PostgreSQL模糊查询
1、创建测试表、插入数据
postgres=# create table test_like(id int, name varchar);
CREATE TABLE
postgres=# insert into test_like select generate_series(1,1000000),md5(random()::varchar);
INSERT 0 1000000
postgres=# analyze test_like ;
ANALYZE
2、未创建索引的执行计划
postgres=# explain select * from test_like where name like '111%' ;
QUERY PLAN
--------------------------------------------------------------------
Remote Fast Query Execution (cost=0.00..0.00 rows=0 width=0)

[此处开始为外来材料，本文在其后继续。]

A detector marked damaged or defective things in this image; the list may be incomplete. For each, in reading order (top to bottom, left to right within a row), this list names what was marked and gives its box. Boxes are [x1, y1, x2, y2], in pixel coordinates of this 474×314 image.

Node/s: dn001, dn002, dn003
-> Seq Scan on test_like (cost=0.00..7950.56 rows=33 width=37)
Filter: ((name)::text ~~ '111%'::text)
(4 rows)
3、普通btree索引不走索引
postgres=# create index idx_test_like_name on test_like (name);
CREATE INDEX
postgres=# analyze test_like ;
ANALYZE
postgres=# explain select * from test_like where name like '111%' ;
QUERY PLAN
--------------------------------------------------------------------
Remote Fast Query Execution (cost=0.00..0.00 rows=0 width=0)
Node/s: dn001, dn002, dn003
-> Seq Scan on test_like (cost=0.00..7950.56 rows=33 width=37)
Filter: ((name)::text ~~ '111%'::text)
(4 rows)
4、前模糊匹配查询
1)collate "C"
postgres=# create index idx_test_like_name_c on test_like (name collate "C");
CREATE INDEX
postgres=# analyze test_like ;
ANALYZE
postgres=# explain select * from test_like where name like '111%' ;
QUERY PLAN
--------------------------------------------------------------------------------------------
Remote Fast Query Execution (cost=0.00..0.00 rows=0 width=0)
Node/s: dn001, dn002, dn003
-> Bitmap Heap Scan on test_like (cost=2.99..108.88 rows=33 width=37)
Filter: ((name)::text ~~ '111%'::text)
-> Bitmap Index Scan on idx_test_like_name_c (cost=0.00..2.98 rows=56 width=0)
Index Cond: (((name)::text >= '111'::text) AND ((name)::text < '112'::text))
(6 rows)
2)操作符类varchar_pattern_ops方式
postgres=# create index idx_test_like_name_ops on test_like (name varchar_pattern_ops);
CREATE INDEX
postgres=# analyze test_like ;
ANALYZE
postgres=# explain select * from test_like where name like '111%' ;
QUERY PLAN
------------------------------------------------------------------------------------------------
Remote Fast Query Execution (cost=0.00..0.00 rows=0 width=0)
Node/s: dn001, dn002, dn003
-> Bitmap Heap Scan on test_like (cost=2.97..105.20 rows=33 width=37)
Filter: ((name)::text ~~ '111%'::text)
-> Bitmap Index Scan on idx_test_like_name_ops (cost=0.00..2.96 rows=54 width=0)
Index Cond: (((name)::text ~>=~ '111'::text) AND ((name)::text ~<~ '112'::text))
(6 rows)
但后匹配、中间匹配不支持:
postgres=# explain select * from test_like where name like '%111%1' ;
QUERY PLAN
--------------------------------------------------------------------
Remote Fast Query Execution (cost=0.00..0.00 rows=0 width=0)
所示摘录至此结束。